**課題の目的 1**
記事によると、『山水図(破墨山水図)』はいつ制作されましたか。
**課題の目的 2**
記事に述べられている理由に基づき、江戸時代に雪舟が神格化されたのはなぜかを一文から三文で説明してください。
**課題の目的 3**
記事のうち、「室町時代に活動した水墨画家・」という語句を含む箇所で始まり「舟の基準作に位置づけられる。」で終わる部分を、一字一句違えずに書き写してください。

**記事**
○ ○ ○ ○ ○ ○ ○

雪舟 (せっしゅう) 『山水図(破墨山水図)』

破墨山水図部分 破墨山水図

拡大 全体

制作年 1495

寸法(タテ×ヨコ) 148.6×32.7

技法等 紙本墨画

国宝

東京国立博物館

[情報]

雪舟 (1420-1506)

室町時代に活動した水墨画家・禅僧。京都相国寺で修行し、絵を学ぶ。その後、中国(明)に渡り、約二年間、本格的な水墨画に触れ、特に宋・元時代の画家に興味を持つ。日本独自の水墨画風を確立した存在として評価されるとともに、後の日本画壇へ与えた影響は大きい。

江戸時代には、当時画壇を支配していた狩野派が雪舟を師と仰ぎ、ゆえに諸大名が雪舟の作品を求めるようになったことから神格化され、現在でも日本の絵画史において別格の高い評価を受けている。

『山水図(破墨山水図)』は、京都相国寺の塔頭慈照院に伝来し、現在も雪舟の基準作に位置づけられる。

雪舟 (せっしゅう) 『慧可断臂図』 (えかだんぴず)

○ ○ ○ ○ ○ ○ ○

**データ一覧**
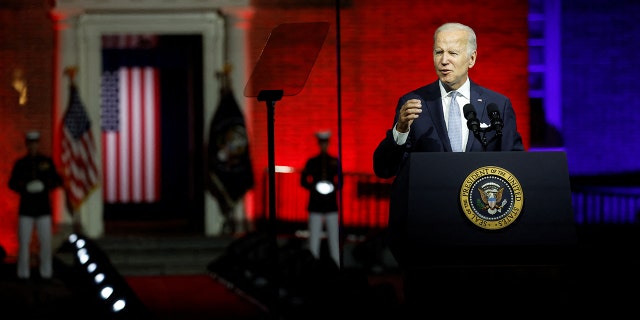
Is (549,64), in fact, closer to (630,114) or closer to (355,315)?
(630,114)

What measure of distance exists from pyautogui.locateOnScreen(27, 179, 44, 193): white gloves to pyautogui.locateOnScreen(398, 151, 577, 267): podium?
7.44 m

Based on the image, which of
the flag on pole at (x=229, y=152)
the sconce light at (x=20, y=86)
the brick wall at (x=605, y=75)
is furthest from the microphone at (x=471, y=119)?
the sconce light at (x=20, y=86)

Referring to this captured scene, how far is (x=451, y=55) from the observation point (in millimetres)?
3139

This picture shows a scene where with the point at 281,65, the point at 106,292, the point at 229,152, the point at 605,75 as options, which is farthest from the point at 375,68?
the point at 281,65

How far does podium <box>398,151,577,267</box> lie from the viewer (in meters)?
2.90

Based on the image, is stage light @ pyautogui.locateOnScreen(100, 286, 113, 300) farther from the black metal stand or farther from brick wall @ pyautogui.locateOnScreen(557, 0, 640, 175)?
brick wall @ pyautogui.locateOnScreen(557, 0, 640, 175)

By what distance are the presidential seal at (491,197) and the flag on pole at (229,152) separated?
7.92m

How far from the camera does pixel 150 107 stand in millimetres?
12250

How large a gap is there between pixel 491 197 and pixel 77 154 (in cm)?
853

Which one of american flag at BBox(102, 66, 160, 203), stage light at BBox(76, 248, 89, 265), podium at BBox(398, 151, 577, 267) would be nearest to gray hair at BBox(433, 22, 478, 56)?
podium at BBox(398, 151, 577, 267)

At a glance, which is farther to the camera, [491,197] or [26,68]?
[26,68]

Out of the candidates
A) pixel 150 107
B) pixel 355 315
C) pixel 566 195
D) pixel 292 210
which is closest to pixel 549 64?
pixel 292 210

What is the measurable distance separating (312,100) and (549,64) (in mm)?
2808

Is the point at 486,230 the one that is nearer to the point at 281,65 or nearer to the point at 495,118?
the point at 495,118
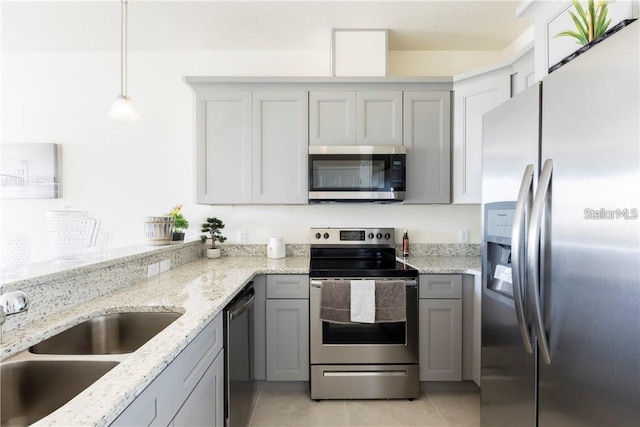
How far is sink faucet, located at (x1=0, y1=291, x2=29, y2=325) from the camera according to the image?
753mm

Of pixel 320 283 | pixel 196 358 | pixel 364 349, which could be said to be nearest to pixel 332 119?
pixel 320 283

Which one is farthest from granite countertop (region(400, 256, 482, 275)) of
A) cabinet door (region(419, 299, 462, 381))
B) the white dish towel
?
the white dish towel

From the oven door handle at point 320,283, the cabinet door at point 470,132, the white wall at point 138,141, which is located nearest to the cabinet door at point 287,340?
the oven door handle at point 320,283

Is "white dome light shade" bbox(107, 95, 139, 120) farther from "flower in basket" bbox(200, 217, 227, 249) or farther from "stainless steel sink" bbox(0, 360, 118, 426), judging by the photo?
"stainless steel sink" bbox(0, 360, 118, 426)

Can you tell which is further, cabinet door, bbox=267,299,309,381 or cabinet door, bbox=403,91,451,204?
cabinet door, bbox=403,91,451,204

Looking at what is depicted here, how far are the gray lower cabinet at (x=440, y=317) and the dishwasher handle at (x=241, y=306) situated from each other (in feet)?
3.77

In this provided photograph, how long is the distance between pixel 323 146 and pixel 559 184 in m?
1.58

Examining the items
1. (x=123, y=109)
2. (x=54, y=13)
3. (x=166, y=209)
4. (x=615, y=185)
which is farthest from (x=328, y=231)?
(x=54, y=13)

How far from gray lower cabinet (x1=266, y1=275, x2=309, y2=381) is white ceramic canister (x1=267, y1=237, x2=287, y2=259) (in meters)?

○ ○ ○ ○ ○ ○ ○

**回答 1**
1495年です。

**回答 2**
当時画壇を支配していた狩野派が雪舟を師と仰いだため、諸大名が雪舟の作品を求めるようになりました。そのことから雪舟は神格化されました。

**回答 3**
室町時代に活動した水墨画家・禅僧。京都相国寺で修行し、絵を学ぶ。その後、中国(明)に渡り、約二年間、本格的な水墨画に触れ、特に宋・元時代の画家に興味を持つ。日本独自の水墨画風を確立した存在として評価されるとともに、後の日本画壇へ与えた影響は大きい。

江戸時代には、当時画壇を支配していた狩野派が雪舟を師と仰ぎ、ゆえに諸大名が雪舟の作品を求めるようになったことから神格化され、現在でも日本の絵画史において別格の高い評価を受けている。

『山水図(破墨山水図)』は、京都相国寺の塔頭慈照院に伝来し、現在も雪舟の基準作に位置づけられる。